Improving LLM-Based Recommenders with Conservative Generative Flow Networks
Abstract
Generative Flow Networks (GFlowNets) have recently been used to improve diversity and mitigate popularity bias in LLM-based recommender systems, yet most objectives are developed under online-style assumptions. In offline LLM-based recommendation, learning is constrained to a fixed logged dataset, yielding partial support over token transitions on the dataset-induced token-prefix DAG. Naively applying Sub-Trajectory Balance (SubTB) becomes non-identifiable and can arbitrarily allocate probability mass to unsupported regions.

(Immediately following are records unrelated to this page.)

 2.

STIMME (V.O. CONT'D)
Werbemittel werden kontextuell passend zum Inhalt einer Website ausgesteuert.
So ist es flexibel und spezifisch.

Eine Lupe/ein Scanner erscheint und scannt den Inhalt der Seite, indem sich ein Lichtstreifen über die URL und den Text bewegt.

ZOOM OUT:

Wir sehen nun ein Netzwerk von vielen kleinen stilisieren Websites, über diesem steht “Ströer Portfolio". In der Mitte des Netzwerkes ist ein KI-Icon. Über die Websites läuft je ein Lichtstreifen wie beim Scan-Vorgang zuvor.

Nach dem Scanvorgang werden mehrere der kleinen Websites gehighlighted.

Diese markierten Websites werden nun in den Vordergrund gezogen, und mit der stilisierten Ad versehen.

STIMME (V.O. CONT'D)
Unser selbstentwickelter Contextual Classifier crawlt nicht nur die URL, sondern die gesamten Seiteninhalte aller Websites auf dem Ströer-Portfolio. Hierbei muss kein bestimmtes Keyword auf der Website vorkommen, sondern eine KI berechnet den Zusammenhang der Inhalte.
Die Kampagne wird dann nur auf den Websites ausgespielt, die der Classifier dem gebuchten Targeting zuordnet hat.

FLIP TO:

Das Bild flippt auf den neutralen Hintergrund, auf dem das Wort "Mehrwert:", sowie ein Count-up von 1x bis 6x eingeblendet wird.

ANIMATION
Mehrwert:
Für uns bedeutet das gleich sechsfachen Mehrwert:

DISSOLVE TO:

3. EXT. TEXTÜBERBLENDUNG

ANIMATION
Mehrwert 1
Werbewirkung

We formalize this failure and identify three sources of non-identifiability that induce distributional shift between the dataset-implied policy and the learned policy: (i) flow overestimation, (ii) forward mass leakage, and (iii) backward compensation. To address it, we propose CFlower, which introduces a conservative SubTB objective that explicitly penalizes unsupported forward flow mass, and combines it with dataset-constrained policy learning with on-policy sampling on the dataset-induced DAG for efficient training under offline constraints. Experiments on three Amazon recommendation datasets show that CFlower improves distributional matching and delivers a stronger accuracy--exposure trade-off than prior GFlowNet and SFT baselines, while serving as a more reliable reference policy for downstream RL fine-tuning.